— Start Records to use —
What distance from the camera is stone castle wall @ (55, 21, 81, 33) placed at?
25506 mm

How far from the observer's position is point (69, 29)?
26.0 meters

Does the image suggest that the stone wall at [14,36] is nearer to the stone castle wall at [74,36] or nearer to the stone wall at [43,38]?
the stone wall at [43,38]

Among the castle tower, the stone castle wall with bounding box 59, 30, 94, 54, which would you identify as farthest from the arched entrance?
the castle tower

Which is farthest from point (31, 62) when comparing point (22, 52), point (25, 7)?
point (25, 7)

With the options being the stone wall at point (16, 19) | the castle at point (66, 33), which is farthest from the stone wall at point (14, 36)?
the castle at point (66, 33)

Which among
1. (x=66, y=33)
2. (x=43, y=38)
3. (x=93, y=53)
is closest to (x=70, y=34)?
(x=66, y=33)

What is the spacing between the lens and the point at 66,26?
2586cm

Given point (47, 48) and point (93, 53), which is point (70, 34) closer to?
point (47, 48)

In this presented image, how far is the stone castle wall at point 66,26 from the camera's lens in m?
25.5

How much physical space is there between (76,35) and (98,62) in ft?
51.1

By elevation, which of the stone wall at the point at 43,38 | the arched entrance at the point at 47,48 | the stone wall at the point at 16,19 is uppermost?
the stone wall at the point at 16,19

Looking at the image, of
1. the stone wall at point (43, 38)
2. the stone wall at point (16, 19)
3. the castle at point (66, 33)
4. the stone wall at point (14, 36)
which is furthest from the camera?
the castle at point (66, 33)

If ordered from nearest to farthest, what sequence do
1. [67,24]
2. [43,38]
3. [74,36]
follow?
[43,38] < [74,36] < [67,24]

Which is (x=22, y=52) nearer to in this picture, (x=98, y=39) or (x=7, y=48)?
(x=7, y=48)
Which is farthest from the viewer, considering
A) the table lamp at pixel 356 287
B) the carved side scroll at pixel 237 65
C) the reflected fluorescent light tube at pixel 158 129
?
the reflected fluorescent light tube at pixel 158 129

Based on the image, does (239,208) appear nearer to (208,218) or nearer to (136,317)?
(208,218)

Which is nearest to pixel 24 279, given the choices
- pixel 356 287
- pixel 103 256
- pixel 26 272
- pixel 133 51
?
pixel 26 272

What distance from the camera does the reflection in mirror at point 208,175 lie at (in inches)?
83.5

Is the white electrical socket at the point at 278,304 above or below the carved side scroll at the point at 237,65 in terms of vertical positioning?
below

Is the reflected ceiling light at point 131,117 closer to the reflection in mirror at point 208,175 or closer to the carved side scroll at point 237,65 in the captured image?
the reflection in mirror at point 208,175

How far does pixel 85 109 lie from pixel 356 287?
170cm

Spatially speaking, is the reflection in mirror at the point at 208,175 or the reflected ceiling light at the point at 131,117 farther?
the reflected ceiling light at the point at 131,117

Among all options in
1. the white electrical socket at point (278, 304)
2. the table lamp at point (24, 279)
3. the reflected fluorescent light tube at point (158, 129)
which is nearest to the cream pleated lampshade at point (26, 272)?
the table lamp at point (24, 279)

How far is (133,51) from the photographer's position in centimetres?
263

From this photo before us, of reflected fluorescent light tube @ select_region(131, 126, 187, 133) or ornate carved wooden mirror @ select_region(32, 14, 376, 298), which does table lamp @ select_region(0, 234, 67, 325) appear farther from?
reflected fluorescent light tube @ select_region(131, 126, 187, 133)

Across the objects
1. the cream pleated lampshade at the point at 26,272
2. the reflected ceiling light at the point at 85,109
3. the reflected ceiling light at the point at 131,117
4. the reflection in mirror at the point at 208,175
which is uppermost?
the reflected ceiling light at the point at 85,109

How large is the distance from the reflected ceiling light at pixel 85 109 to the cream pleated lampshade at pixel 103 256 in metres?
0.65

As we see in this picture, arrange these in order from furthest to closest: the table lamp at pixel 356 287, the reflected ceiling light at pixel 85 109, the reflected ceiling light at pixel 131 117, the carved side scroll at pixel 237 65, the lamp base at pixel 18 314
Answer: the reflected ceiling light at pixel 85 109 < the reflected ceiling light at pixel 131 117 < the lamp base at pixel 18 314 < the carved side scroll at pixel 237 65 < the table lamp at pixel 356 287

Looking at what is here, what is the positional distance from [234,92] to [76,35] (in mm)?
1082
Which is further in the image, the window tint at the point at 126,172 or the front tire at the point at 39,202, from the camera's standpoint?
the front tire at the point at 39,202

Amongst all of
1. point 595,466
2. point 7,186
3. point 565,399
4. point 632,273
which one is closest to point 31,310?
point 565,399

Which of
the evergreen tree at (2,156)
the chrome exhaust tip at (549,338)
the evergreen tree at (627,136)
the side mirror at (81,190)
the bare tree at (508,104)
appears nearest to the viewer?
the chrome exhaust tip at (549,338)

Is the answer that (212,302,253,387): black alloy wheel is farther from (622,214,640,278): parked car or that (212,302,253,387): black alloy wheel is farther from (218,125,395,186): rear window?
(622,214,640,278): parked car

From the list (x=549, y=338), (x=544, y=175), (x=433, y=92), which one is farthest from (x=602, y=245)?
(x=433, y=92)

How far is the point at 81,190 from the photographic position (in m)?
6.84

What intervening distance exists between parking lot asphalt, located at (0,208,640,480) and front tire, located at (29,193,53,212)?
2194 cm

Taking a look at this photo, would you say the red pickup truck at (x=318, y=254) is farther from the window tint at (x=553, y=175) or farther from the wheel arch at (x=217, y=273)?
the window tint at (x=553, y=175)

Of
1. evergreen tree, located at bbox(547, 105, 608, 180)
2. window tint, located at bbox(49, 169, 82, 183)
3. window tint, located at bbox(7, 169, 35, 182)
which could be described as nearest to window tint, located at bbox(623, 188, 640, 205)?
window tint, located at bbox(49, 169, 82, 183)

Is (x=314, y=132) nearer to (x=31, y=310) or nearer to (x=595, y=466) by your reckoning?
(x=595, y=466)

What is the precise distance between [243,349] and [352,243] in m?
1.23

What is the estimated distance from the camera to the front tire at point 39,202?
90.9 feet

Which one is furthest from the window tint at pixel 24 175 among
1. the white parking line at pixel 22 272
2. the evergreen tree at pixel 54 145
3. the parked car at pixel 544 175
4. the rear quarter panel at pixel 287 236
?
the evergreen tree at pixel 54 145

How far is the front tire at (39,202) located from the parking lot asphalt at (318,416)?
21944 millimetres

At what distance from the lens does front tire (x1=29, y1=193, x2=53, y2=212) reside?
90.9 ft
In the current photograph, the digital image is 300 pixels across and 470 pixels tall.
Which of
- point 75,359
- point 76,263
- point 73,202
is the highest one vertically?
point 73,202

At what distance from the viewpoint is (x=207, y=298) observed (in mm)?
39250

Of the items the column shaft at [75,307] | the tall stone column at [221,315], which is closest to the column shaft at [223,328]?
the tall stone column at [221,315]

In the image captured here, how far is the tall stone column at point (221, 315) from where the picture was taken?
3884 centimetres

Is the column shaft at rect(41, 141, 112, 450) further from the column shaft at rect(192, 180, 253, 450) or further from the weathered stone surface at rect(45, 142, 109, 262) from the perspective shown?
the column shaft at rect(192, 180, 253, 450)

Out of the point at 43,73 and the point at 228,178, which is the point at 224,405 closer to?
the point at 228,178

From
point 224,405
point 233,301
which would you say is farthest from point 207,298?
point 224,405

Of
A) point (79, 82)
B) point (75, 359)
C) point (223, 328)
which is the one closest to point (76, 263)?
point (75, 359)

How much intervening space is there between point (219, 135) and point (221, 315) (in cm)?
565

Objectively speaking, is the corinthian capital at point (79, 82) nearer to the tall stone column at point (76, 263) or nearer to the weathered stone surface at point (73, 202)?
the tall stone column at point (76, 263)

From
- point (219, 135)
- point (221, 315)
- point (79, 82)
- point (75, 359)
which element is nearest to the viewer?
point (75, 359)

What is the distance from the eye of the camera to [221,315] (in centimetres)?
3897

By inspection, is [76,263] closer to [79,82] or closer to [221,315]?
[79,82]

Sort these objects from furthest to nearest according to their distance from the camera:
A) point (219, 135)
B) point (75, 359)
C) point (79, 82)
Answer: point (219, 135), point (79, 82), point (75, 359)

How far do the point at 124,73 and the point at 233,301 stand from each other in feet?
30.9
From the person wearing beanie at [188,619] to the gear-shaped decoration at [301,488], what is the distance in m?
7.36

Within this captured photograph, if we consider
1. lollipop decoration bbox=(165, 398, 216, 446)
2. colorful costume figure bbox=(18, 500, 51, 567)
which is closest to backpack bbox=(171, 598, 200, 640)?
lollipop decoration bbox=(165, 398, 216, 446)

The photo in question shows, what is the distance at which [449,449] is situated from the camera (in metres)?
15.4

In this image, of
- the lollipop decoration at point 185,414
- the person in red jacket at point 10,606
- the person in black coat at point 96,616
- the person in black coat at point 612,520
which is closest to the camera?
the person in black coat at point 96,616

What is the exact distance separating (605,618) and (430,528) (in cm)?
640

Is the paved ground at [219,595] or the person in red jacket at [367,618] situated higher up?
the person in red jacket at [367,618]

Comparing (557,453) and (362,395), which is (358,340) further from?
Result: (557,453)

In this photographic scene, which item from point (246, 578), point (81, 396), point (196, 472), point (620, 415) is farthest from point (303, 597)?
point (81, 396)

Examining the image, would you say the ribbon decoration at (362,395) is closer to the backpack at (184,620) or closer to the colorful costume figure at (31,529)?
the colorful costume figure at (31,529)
— End Records to use —
> _What you will do_
Please copy out the items above, from the line with "In the current" up to and including the line with "3884 centimetres", keeping every character as it is.

> _Result_
In the current photograph, the digital image is 300 pixels across and 470 pixels tall.
Which of
- point 75,359
- point 76,263
- point 73,202
is the highest one vertically?
point 73,202

At what distance from the viewpoint is (x=207, y=298) observed (in mm)?
39250

Of the items the column shaft at [75,307] | the tall stone column at [221,315], which is closest to the column shaft at [223,328]?
the tall stone column at [221,315]

In the image captured here, how far is the tall stone column at point (221, 315) from where the picture was taken?
3884 centimetres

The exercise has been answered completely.